Immediately, the rescue workers took over treatment from Collins and Judy. As they shocked Ralph with a defibrillator at least three times, he didn't respond to any of them. "I was just amazed that this teacher who I had was lying here dead on the floor," Stocker stated. Jackson recalled, "I was very distraught and frustrated when the first three shocks didn't work. I learned if you're gonna convert someone you will usually do it on the first or second shock."

As Collins and Judy watched, Jackson administered the cardiac drugs into Ralph's systems as Stocker performed chest compressions on him. The rescue workers shocked him one last time in the maximum wattage. He got a heartbeat and pulse, but was still unconscious. As they loaded him up in the ambulance, everyone wondered whether or not their efforts were enough to save him from brain damage and lack of oxygen during his heart attack.

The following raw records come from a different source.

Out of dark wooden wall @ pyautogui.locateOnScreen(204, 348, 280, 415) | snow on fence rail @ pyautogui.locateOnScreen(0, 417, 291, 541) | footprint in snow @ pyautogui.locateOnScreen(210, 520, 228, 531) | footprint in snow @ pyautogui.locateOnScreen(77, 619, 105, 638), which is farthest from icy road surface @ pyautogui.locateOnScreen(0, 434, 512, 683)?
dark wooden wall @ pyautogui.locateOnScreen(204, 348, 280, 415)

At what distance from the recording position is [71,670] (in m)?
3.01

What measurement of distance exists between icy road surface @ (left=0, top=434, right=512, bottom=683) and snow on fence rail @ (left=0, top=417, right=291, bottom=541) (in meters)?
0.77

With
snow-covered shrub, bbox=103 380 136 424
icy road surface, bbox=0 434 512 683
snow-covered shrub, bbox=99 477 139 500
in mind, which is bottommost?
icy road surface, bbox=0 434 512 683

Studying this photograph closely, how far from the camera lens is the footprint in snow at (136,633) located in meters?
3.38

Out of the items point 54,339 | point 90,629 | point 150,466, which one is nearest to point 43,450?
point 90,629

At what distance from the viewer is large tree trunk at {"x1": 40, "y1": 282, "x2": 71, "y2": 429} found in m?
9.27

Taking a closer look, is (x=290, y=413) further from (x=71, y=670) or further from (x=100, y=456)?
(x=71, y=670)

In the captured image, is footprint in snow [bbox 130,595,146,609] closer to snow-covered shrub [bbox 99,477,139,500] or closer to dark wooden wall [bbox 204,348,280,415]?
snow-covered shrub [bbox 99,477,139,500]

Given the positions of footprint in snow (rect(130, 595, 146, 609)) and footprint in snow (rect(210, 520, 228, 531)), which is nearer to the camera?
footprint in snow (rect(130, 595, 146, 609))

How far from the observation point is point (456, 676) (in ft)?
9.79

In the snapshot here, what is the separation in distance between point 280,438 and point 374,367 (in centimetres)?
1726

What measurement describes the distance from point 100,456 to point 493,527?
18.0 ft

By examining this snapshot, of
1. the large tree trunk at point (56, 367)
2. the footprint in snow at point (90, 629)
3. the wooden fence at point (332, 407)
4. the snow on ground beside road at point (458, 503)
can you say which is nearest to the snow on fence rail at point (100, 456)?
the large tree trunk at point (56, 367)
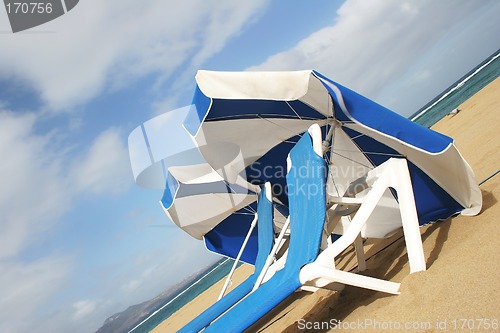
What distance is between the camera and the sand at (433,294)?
2652 mm

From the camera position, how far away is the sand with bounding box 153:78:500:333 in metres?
2.65

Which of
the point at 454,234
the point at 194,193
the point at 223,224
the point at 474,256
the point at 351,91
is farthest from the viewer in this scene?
the point at 223,224

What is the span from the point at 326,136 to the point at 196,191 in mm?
2874

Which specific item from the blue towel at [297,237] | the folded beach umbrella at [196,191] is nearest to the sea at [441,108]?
the folded beach umbrella at [196,191]

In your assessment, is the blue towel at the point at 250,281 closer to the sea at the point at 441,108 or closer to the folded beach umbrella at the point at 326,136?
the folded beach umbrella at the point at 326,136

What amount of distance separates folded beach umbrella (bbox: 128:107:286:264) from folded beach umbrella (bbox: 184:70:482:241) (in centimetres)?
42

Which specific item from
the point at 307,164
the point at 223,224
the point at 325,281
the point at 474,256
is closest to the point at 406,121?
the point at 307,164

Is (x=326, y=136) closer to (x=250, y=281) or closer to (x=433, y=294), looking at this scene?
(x=250, y=281)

After 20 minutes without a heartbeat, Ralph entered the hospital in critical condition. His chances for a full recovery were slim. Doctors tried to prepare his wife, Diane, for the worst. After hearing that there is a chance he will be comatose for the rest of his life, Diane felt numb. Determined that he was fighting to get out of his coma, she stood by his side. Perhaps due to her faithful support, he came out of the coma suffering only temporary memory loss. After undergoing heart bypass surgery, he returned to teaching that same fall. Since then, he changed his lifestyle. He quit smoking, starting exercising more often, and relaxing a lot.

Ralph won't forget his coworkers, Collins and Judy, and former students, Jackson and Stocker, who were there to save him. "It's very difficult to put in the words how you feel about people who save your life. I feel very close to them. I also feel very close to the people who supported me in the school after the incident," Ralph stated.

Jackson and Stocker felt great to play a small part to save Ralph. "I was so happy that I came back from having him as a teacher, gave him all the trouble that I did, and then ended up saving his life. So it was amazing," Stocker admitted.

Diane says that knowing CPR is one of the more important things that anyone can do for themselves or anybody else around them as it can save lives. "I can't imagine being without Ralph. I can't imagine our family without him: the children and myself," she admitted.

Ralph stated, "It made me realize the abilities that I have and it has given me time that I think I will make very good use of. Or at least I will try to and I'm very pleased to have that time."